Le réalisateur saoudien Aymen Khoja raconte son dernier film «  Il Signore  »

  • "Nous tenons à construire une industrie durable", déclare Aymen Khoja
  • Le film n'a "rien à voir avec la politique", souligne Khoja. "C'est une pure comédie".

RIYAD: Lorsque le réalisateur et producteur saoudien Aymen Khoja a créé sa propre société, AK Pictures, il y a deux ans, la plupart de ses propositions ont été rejetées par les investisseurs. En plaisantant à moitié, il a dit à son partenaire commercial qu'il souhaitait être un étranger. "Si mes cheveux étaient blonds et mes yeux bleus, ils auraient accepté au moins cinq de ces projets", raconte-t-il à Arab News.
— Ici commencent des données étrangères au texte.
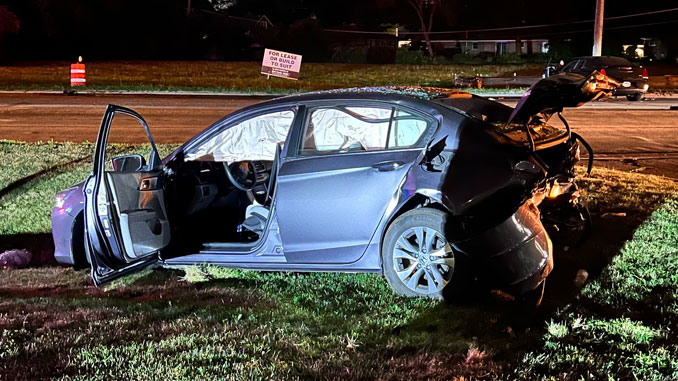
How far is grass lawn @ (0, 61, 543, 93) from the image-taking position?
30.9 metres

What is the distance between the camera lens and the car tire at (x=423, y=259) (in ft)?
14.9

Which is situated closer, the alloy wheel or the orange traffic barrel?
the alloy wheel

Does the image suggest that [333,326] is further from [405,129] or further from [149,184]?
[149,184]

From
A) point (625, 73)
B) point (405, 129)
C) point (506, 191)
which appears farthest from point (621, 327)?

Et puis je l'ai regardé et je me suis dit : "Oh, ça pourrait être une idée".

C'était le cas. Et cette idée est devenue "Il Signore", le dernier film de Khoja en tant que réalisateur, actuellement projeté dans les cinémas du CCG.  

"Il Signore" est, selon Khoja, "une comédie légère" qui raconte l'histoire d'un architecte saoudien, Salem, qui a travaillé dur pour obtenir une promotion. Mais le jour où il se présente au bureau, s'attendant à ce qu'on lui annonce qu'il a réussi dans son entreprise, il apprend qu'il est licencié, parce qu'un Occidental travaillant dans l'entreprise "a fait savoir" qu'on n'avait plus besoin de Salem.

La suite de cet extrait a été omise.